Parashat Hashavua: Liberation Built on Self-Sacrifice

Harav Shaul Yisraeli based on Siach Shaul, p. 217-8

The pasuk in Yechezkel (16:6), which we read in the Haggada, repeats the phrase, “In your blood you shall live.” The midrash (P’sikta 17) says it refers to the blood of mila and the blood of Korban Pesach. We are forbidden to give the Korban Pesach to a non-Jew or to one who does not have a brit mila (Shemot 12:43,48). Pirkei D’Rabbi Eliezer says: “In the merit of the blood of brit mila and Korban Pesach, they were liberated from Egypt, and in the merit of the blood of brit mila and Korban Pesach, they will be liberated at the end of ‘the fourth kingdom.’”

The Korban Pesach represents the liberation. We are to eat roasted lamb with the whole family celebrating as a unit at an elaborate meal, on the one hand, and eat matza and maror to remember the past, as well. Only if, at the time of success, we remember the times of affliction, can we be sure that the light of success will not blind us. This is best accomplished when there is first a brit mila.

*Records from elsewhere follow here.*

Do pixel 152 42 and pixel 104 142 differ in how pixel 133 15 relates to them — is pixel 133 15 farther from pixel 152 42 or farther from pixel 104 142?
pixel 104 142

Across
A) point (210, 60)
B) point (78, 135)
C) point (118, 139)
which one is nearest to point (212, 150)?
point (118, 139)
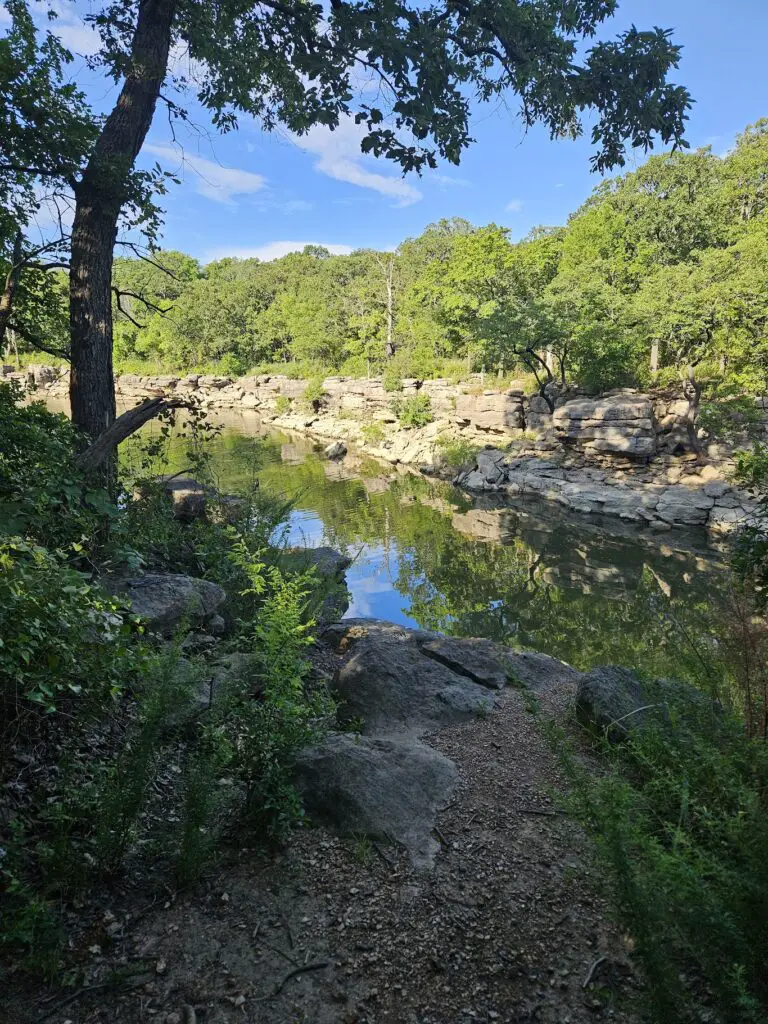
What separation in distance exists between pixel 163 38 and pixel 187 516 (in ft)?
17.7

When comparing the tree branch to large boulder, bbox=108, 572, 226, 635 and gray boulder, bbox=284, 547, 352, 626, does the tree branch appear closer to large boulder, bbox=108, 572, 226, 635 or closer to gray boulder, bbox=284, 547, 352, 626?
large boulder, bbox=108, 572, 226, 635

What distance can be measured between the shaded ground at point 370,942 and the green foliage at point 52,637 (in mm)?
939

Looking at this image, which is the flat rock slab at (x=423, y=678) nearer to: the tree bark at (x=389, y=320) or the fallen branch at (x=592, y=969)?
the fallen branch at (x=592, y=969)

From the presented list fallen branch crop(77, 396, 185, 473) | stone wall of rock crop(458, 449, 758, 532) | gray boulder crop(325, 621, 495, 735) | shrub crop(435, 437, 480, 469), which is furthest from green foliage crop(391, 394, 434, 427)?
gray boulder crop(325, 621, 495, 735)

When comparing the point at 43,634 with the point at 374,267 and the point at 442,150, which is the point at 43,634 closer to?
the point at 442,150

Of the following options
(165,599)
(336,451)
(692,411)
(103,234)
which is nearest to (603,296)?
(692,411)

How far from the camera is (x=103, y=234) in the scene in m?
5.50

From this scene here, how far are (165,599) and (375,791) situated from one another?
229 cm

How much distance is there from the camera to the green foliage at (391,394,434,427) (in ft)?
89.5

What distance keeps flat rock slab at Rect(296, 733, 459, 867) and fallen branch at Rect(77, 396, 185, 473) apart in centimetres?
320

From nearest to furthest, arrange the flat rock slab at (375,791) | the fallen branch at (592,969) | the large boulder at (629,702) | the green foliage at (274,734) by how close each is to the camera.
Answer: the fallen branch at (592,969) < the green foliage at (274,734) < the flat rock slab at (375,791) < the large boulder at (629,702)

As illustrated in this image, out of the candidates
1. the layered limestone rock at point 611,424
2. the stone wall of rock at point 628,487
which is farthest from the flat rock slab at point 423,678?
the layered limestone rock at point 611,424

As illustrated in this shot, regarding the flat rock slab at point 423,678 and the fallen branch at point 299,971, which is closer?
the fallen branch at point 299,971

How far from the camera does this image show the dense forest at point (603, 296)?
690 inches
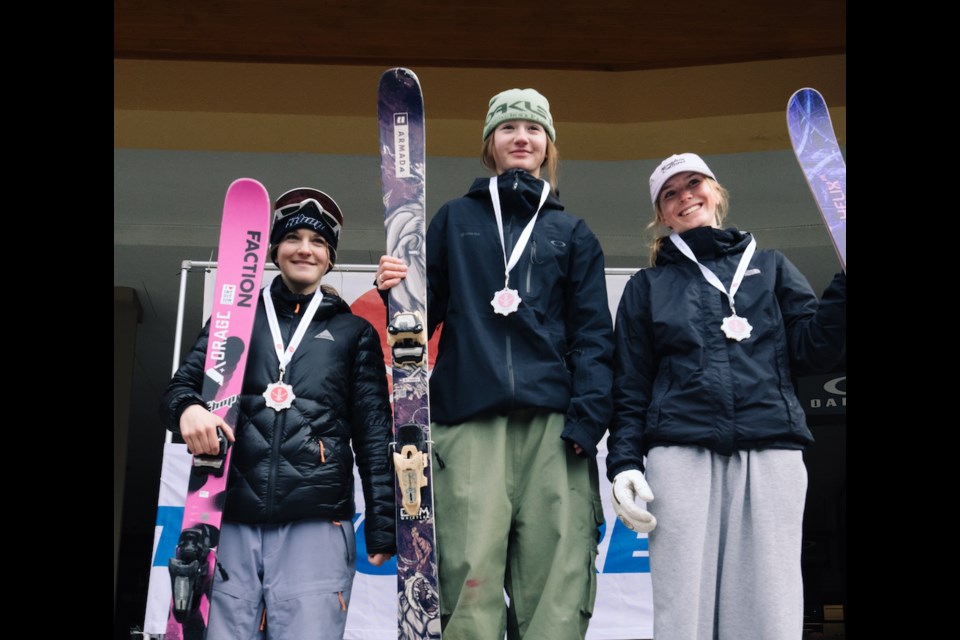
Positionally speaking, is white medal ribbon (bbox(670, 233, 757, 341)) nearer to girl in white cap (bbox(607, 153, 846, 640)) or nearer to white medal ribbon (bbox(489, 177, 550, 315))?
girl in white cap (bbox(607, 153, 846, 640))

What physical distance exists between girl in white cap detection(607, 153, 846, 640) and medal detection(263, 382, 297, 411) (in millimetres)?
989

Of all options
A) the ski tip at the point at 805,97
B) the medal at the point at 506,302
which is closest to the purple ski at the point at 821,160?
the ski tip at the point at 805,97

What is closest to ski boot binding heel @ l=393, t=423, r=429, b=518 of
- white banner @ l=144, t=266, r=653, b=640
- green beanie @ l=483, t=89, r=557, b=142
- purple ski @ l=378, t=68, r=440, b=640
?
purple ski @ l=378, t=68, r=440, b=640

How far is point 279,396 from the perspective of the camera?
9.91 ft

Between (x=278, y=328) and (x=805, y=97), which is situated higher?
(x=805, y=97)

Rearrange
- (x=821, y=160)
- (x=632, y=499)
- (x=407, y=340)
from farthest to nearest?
(x=821, y=160) < (x=407, y=340) < (x=632, y=499)

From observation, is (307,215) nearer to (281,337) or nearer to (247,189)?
(247,189)

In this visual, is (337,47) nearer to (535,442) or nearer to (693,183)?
(693,183)

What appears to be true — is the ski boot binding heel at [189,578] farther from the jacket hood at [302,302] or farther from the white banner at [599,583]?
the white banner at [599,583]

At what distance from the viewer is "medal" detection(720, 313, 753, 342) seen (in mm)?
2902

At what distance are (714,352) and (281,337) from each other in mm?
1352

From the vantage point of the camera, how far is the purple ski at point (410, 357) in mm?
2744

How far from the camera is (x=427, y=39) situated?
6.05 metres

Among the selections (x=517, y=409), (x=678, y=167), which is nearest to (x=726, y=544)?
(x=517, y=409)
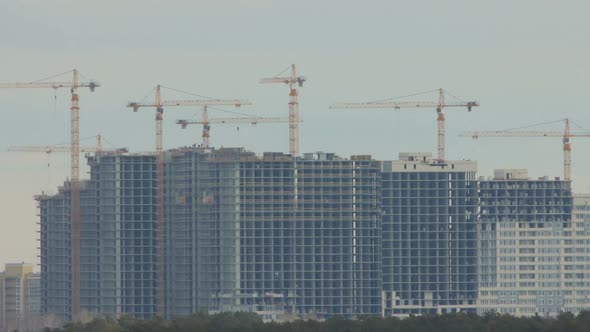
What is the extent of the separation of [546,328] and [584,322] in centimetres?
307

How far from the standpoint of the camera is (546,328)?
197000mm

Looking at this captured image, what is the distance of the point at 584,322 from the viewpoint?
648 ft
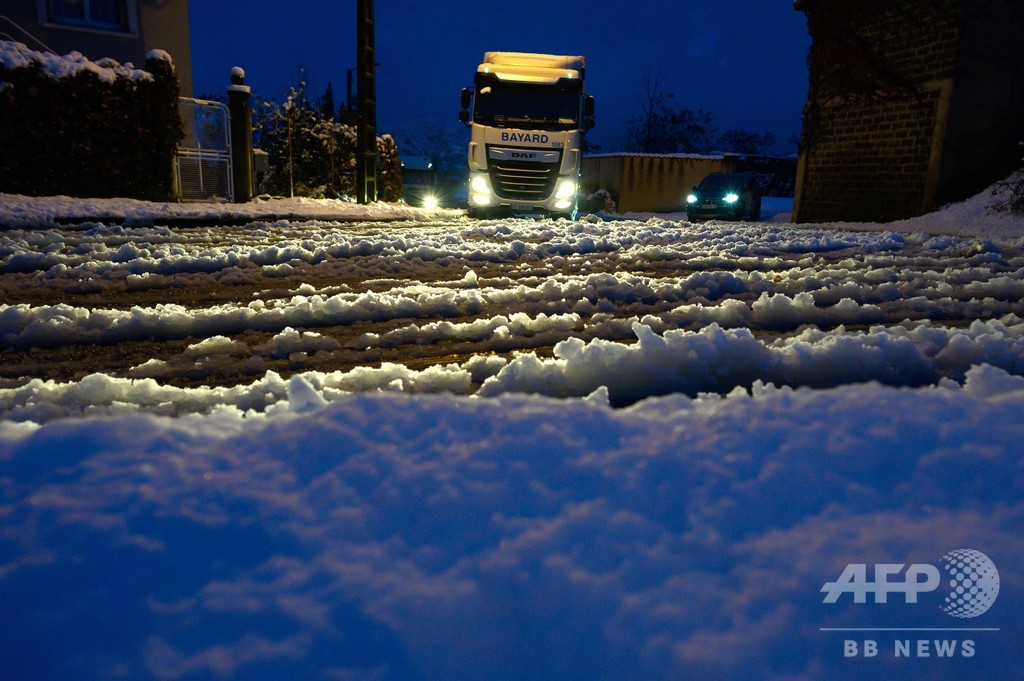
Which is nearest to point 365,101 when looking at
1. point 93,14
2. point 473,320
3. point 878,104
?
point 93,14

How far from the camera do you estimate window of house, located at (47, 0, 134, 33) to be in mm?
13609

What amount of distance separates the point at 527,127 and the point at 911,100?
8.11m

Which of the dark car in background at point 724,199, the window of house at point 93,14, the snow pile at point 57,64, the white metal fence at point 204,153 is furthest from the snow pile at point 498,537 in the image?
the dark car in background at point 724,199

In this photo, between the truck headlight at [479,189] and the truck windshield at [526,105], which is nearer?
the truck windshield at [526,105]

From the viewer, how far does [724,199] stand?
20359 millimetres

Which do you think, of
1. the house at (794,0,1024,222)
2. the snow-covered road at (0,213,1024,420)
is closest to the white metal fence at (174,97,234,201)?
the snow-covered road at (0,213,1024,420)

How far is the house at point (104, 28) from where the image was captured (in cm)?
1305

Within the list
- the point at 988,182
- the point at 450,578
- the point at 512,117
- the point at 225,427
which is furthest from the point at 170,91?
the point at 988,182

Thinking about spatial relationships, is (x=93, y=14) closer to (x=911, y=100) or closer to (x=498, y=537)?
(x=498, y=537)

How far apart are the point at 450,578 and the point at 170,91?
12899 mm

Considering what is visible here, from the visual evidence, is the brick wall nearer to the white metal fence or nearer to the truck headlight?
the truck headlight

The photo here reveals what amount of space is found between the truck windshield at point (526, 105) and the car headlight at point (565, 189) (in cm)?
112

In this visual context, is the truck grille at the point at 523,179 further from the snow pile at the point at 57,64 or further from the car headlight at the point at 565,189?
the snow pile at the point at 57,64

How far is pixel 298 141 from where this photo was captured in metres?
20.9
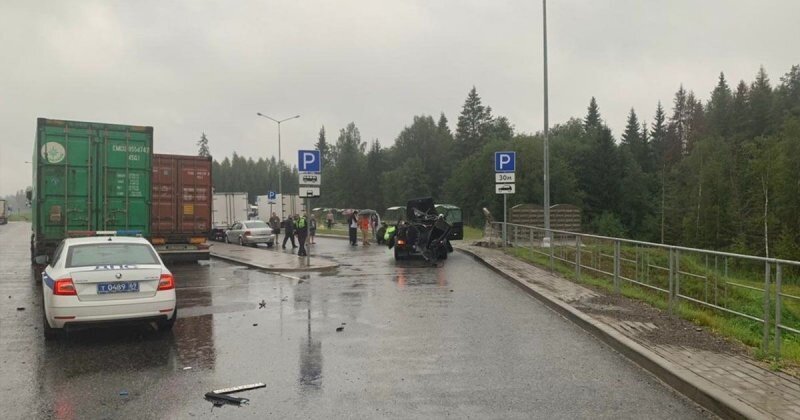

There are many who are ready to sacrifice for independence as long as that independence seems fit for posh festivities. At that point, one does not want to have to remember the past with its difficulties. One wants to see in the independent nation a new nation, in our case, not the same “Yiddelach” from the exile. A certain self-pride is born, as we see, with a hollow boastfulness, which can eventually turn into empty disregard for others. To combat that, we need the blood of mila. The independence of Israel is a chain of self-sacrifice, whose purpose is not to let us rest on our laurels. Indeed, one who is not circumcised cannot take part in the full Pesach celebration. Without a life of purity, independence can be dangerous.

This is what Chazal (Shemot Rabba 3:4) meant in saying that Bnei Yisrael went down to Egypt with the word “anochi,” were taken out with the word “anochi,” and will be redeemed at the end of time with “anochi” (“Alas, I (anochi) am sending you Eliya the Prophet”). Some think that one can be liberated without calling out in the name of Hashem (anochi), as the other nations can. Without anochi the hearts of the fathers are not lined up with the hearts of the sons (see Malachi 3:24). This is not only in regard to Torah observance but when things are done wrong, the younger generation will be disillusioned with that which their fathers cherished and fought for. We already see the emergence of youth who feel over-entitlement. That is because one who does not keep on a straight line, will grow increasingly crooked.

For the liberation at the end of the fourth liberation there is a need for preparation done by Eliyahu before the “day of Hashem” and “the offering of Yehuda and Yerushalyim like the days of the past.” The navi (ibid. 4) referred to it in a double language that hints about the time of Moshe and the time of Shlomo (Vayikra Rabba 7:4). Both before the time of the particular national emergence (time of Moshe) and before the time that will usher in an era where all of mankind will learn from the Torah emanating from Zion (time of Shlomo) there is a need for Eliyahu to set the stage.